Delfina Acosta
Durante el día solía permanecer huraña.
- ¿No vas a lavarte los cabellos?
- Solamente un baño.
- ¿Por qué no te peinas?
- Con un lazo bastará.
Mi existencia había tomado un rumbo literario. Cuando el sol se ponía y los elementos de la naturaleza inclinaban con fuerza a los sauces del cementerio, me apuraba la necesidad de escribir.
- Estás mal de la cabeza mi niña -me decía la nana, dirigiéndome unos ojos asustados.
Pues claro que sí; que me sentía enferma, yo lo sabía.
Pero, ¿qué trazador de versos en letras itálicas, no cae en la cuenta de que su cabeza suele ser invadida, repentinamente, por cientos de langostas?
Escribía por la tarde. Al menos había logrado ajustarme a un horario que no fuera motivo de gritos por parte de mi padre, quien al ver la luz prendida en el gabinete, perdía el sueño nocturno y se levantaba frecuentemente a orinar.

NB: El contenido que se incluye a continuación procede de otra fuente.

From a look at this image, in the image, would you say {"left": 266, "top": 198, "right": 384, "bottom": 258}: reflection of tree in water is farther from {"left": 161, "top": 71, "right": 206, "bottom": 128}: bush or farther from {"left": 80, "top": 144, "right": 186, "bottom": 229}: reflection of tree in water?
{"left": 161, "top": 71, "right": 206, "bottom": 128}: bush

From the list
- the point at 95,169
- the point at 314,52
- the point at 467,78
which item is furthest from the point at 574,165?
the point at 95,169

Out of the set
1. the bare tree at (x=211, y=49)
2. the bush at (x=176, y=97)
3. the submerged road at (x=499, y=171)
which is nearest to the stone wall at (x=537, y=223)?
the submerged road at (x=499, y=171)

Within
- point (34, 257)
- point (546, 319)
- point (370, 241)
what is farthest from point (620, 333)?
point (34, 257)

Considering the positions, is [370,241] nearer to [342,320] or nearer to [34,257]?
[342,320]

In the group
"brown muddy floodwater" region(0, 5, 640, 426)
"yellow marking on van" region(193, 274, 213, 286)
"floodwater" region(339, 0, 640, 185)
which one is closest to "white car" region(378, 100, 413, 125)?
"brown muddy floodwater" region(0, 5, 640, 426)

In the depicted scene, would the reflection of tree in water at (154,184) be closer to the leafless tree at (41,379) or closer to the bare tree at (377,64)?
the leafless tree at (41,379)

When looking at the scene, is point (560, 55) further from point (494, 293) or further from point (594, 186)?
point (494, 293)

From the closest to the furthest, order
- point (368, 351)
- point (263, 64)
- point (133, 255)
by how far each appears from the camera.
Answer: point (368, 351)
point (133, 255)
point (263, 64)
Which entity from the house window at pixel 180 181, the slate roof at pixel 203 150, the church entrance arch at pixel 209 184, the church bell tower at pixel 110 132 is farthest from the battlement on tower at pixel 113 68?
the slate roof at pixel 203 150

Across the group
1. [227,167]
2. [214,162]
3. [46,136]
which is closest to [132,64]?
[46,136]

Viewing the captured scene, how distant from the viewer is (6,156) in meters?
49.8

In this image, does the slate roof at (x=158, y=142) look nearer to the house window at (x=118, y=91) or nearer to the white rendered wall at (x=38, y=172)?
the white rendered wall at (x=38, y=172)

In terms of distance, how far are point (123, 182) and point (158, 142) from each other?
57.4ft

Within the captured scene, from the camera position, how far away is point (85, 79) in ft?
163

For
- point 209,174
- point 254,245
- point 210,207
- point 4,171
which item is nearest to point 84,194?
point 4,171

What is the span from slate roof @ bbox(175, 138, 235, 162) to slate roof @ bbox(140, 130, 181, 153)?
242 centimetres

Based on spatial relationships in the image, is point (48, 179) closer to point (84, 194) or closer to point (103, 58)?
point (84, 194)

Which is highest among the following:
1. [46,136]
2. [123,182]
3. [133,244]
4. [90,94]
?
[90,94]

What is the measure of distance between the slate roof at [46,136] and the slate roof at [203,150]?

Una tos seca me acosaba. Sin embargo, me gustaba escucharme toser. Mi madre me observaba con lástima; sabía que no podía hacer nada por mí, salvo partir en dos mitades perfectas un comprimido de meprobramato, que hacía que tomara con agua. Bajo los efectos del tranquilizante, me libraba del tormento de la escritura inmediata y del presagio de futuras escrituras escabrosas.
Mi caligrafía ilegible revelaba el ánimo furioso e irritado del mar, que era, a veces, con su sonoridad vespertina, la causa de mis oleadas de nerviosismo. Anoté veinte historias sobre el océano. Pero también sobre un jardinero, que enterraba gatos recién nacidos debajo de un rosal amarillo, mientras la dueña de la casa, una anciana jorobada, los andaba buscando por el corredor y las habitaciones.
Cierta vez hice un cuento sobre una mujer delgada y hermosa, que había salido a la calle, a la medianoche, con una alcuza en la mano. Llamaba a sus mininos perdidos con voz de bambú; las ventanas de las casas del pueblo se abrían de par en par y por ellas se asomaban los vecinos.
- No son horas de andar gritando - le decía una señora, que daba de mamar a su niño.
- Gatos malditos. Si los encuentro los mato -gritaba la mujer de la alcuza.
Escribir se hizo parte invasora de mi vida. Y también tomar pastillas. Don José, el farmacéutico, me preguntaba a menudo cuándo publicaría mi libro. Sabía que el libro tendría que salir alguna vez. Pero aún debía definir el argumento de la moza que se había fugado con el gitano. Es más. No estaba segura de la historia. Jamás me convencieron las fugas. Y en esa indecisión batallaba. El boticario me admiraba. Él también escribía. Como compraba la medicina a crédito, me sentía en la obligación de escucharlo hablar sobre su escritura. “Penumbras en el ártico” llamaba a su obra. La cosa es que no sabía decirme ni dos renglones de ella. Mientras envolvía mi medicina recitaba alguna poesía de Amado Nervo. Y luego, como si el poema fuera de su autoría, me preguntaba con un suspiro de satisfacción: “Y, ¿qué me dices? Terrible, ¿verdad?”
Sabía que me estaba enfermando en serio. La obra crecía, se agigantaba, iba y venía, a costa de mi salud. Tenía la impresión de que el mar, la moza de los hermosos cabellos negros enamorada del gitano, los mininos de ojos relampagueantes y extraviados, todos, estaban metidos en mi gabinete. Mis ojeras me delataban.
- Pero si estás muy mal -me reclamaba mi nana.
No podía parar. No debía dejar en eterno extravío a aquellos gatos. Alguien debía detener a la mujer con la alcuza en la calle. El romance de la moza de ojos airados y pelo renegrido merecía un perfecto final. Todo era demasiado para mí. Hoy fui a la farmacia. He comprado un frasco entero de somníferos.